[Source data]
■ ■ ■
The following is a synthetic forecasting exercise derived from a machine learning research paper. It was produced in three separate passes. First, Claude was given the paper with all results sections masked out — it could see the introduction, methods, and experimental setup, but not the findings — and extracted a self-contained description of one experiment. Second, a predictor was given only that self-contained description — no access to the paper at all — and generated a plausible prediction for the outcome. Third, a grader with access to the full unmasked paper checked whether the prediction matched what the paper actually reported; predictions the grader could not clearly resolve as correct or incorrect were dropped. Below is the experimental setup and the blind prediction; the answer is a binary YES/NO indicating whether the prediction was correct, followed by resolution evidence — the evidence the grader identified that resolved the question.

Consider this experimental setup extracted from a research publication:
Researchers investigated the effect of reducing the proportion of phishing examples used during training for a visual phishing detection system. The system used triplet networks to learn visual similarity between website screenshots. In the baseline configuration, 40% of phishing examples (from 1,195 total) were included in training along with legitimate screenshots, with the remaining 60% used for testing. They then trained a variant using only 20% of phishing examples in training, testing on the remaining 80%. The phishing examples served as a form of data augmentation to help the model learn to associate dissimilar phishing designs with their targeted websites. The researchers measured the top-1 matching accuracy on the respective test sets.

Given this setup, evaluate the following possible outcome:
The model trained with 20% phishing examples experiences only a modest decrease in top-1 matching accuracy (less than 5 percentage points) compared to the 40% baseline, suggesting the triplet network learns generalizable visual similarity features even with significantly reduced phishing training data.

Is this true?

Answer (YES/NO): NO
■ ■ ■
◆ Problem description ◆
Only the lines from the one that contains "Given this setup, evaluate" to the end of the data should be output, exactly as they appear.

◆ Solution to this problem ◆
Given this setup, evaluate the following possible outcome:
The model trained with 20% phishing examples experiences only a modest decrease in top-1 matching accuracy (less than 5 percentage points) compared to the 40% baseline, suggesting the triplet network learns generalizable visual similarity features even with significantly reduced phishing training data.

Is this true?

Answer (YES/NO): NO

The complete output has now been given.